(SELECTED EXCERPT Opens)
= Amoebic gill disease =

Disease of fish

Amoebic gill disease (AGD) is a potentially fatal type of paramoebiasis which infects the gills of certain species of marine fish. AGD is caused by Neoparamoeba perurans, and primarily affects farm-raised fish of the family Salmonidae, Outbreaks of the disease have also been reported in populations of turbot, seabass, and seabream.

The disease was first observed in the summers of 1984 and 1985 in populations of farmed salmonids in Tasmania, Australia. It was initially misattributed to N. pemaquadensis, but in 2008 was proven to be caused by N. perurans. Since its discovery, AGD has impacted commercial salmonid fisheries in nearly every salmon-producing country, and has increased production costs in some cases by up to 25%.

High salinity (near 35‰) and warm seawater (12 – 20°C) are positively associated with outbreaks of AGD.

==Clinical signs and diagnosis==
Symptoms typically begin to appear two months after the fish are transferred from freshwater hatcheries to open net sea cages. Visible symptoms include mucus build-up on the gills of infected fish and hyperplasic lesions, causing white spots and eventual deterioration of the gill tissue. Symptoms in affected fish may include anorexia and shortness of breath indicators such as lethargy or flared opercula.
(SELECTED EXCERPT Closes)
(RECORDED DATA Opens)
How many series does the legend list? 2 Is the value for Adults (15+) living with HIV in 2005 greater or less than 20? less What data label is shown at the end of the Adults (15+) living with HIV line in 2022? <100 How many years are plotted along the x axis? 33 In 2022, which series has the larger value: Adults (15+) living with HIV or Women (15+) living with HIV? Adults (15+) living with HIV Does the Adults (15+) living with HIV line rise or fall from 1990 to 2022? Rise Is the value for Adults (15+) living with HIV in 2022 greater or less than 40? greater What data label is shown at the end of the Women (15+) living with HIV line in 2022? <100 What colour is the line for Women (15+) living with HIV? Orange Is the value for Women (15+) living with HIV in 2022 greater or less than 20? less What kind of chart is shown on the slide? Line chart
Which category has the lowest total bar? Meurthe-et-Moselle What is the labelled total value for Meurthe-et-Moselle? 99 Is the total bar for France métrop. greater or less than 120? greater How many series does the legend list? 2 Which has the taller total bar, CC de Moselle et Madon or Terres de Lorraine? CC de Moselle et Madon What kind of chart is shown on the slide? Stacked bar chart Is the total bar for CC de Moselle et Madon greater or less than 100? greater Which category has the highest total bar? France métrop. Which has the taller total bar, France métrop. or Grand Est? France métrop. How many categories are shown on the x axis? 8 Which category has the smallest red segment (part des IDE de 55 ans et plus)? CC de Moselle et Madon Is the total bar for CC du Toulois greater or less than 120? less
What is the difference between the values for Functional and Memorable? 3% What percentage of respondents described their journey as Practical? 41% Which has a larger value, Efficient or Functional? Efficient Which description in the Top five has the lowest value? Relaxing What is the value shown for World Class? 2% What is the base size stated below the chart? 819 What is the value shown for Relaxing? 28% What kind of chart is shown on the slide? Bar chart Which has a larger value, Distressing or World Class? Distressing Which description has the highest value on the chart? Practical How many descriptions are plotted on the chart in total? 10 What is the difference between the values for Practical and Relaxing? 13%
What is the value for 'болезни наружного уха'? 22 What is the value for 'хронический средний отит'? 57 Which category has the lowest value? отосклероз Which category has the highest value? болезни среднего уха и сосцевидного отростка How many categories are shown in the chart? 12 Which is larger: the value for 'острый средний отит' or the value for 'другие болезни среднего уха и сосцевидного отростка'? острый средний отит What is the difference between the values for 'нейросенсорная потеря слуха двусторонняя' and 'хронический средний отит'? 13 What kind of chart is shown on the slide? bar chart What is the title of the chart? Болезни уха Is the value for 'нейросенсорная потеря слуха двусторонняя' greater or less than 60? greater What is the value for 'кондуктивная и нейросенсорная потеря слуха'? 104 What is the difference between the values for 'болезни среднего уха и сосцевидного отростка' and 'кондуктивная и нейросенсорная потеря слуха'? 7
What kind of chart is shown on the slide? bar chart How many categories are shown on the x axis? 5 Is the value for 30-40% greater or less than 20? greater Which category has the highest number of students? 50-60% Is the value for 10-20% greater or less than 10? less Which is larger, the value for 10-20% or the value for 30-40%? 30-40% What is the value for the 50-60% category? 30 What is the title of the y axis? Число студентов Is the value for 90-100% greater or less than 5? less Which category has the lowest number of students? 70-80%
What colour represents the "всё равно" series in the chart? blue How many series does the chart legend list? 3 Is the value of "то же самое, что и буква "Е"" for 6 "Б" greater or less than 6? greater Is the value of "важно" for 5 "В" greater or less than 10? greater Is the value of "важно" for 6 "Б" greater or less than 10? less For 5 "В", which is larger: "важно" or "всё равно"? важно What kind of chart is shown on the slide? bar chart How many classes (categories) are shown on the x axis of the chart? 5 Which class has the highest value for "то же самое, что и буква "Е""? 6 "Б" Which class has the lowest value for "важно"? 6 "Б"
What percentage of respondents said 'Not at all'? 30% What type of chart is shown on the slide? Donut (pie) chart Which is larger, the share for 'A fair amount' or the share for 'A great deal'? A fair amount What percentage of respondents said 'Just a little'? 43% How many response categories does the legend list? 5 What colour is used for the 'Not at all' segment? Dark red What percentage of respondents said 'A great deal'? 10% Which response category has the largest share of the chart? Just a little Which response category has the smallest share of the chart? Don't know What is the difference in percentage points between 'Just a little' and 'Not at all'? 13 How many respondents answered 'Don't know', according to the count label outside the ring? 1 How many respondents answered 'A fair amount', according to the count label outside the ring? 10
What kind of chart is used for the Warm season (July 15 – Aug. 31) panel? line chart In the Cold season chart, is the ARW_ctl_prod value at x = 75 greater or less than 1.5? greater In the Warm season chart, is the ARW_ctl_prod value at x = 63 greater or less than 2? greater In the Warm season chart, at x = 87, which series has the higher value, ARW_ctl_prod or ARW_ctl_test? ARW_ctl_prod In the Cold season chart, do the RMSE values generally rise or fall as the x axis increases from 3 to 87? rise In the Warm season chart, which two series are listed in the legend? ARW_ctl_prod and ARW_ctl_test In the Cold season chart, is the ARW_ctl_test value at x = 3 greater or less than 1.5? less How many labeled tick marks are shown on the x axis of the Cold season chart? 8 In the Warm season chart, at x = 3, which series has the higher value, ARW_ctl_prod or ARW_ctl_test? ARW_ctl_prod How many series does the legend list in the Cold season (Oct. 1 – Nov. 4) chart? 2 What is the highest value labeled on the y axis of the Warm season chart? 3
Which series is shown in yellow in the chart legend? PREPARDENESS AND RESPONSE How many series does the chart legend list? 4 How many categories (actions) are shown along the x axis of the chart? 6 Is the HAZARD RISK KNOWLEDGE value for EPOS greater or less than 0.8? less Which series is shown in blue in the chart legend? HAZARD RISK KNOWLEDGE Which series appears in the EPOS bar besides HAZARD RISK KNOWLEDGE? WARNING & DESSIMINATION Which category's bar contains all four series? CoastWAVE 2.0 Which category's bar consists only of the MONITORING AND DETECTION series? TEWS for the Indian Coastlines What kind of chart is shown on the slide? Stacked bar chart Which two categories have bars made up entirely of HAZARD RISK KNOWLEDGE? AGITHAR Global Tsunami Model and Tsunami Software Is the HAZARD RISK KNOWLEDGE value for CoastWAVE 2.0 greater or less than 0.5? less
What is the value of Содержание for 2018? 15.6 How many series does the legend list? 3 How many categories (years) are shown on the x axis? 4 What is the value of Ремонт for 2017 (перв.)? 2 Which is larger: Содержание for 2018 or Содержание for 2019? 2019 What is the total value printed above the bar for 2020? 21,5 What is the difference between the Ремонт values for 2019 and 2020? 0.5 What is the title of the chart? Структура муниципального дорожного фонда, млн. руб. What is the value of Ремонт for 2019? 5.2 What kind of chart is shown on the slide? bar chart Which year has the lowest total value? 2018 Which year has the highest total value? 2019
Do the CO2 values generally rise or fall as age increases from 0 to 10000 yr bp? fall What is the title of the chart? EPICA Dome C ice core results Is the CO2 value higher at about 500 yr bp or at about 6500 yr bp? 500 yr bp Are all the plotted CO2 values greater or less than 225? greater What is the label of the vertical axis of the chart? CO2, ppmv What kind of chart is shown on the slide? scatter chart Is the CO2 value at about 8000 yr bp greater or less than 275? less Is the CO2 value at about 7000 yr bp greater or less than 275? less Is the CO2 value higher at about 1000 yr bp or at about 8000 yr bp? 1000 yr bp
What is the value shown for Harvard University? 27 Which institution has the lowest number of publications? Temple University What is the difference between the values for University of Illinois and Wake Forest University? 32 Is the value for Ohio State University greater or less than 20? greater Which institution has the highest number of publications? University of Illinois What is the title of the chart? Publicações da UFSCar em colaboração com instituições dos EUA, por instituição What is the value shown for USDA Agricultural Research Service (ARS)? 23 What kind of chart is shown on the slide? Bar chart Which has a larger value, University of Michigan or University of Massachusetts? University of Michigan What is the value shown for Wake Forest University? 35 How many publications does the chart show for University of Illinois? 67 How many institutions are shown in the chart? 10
(RECORDED DATA Closes)
**APPLY WHAT YOU READ:**
1. According to the text on amoebic gill disease, where and when was the disease first observed?
2. Proceed with the amoebic gill disease text, picking up after its last sentence.
These entries were drawn from a different source than the text.

**ANSWERS TO THIS EXERCISE:**
1. In farmed salmonid populations in Tasmania, Australia, in the summers of 1984 and 1985.

2.
Fresh gill biopsies can be observed under the microscope for amoebas, or tested using fluorescent antibody testing.

==Treatment and control==
Currently, the most effective treatment is transferring the affected fish to a freshwater bath for a period of 2 to 3 hours. This is achieved by towing the sea cages into fresh water, or pumping the fish from the sea cage to a tarp filled with fresh water. Productivity of salmon aquaculture is limited by difficulty and cost of treatment and access to a freshwater source.

Mortality rates have been experimentally lowered by adding levamisole, chloramine-T, or chlorine dioxide to the fresh water baths at various concentrations. Other potential in-feed treatments such as L-cysteine ethyl ester (a mucolytic compound) and the parasiticide bithionol have been tested with some success, although not developed for commercial use.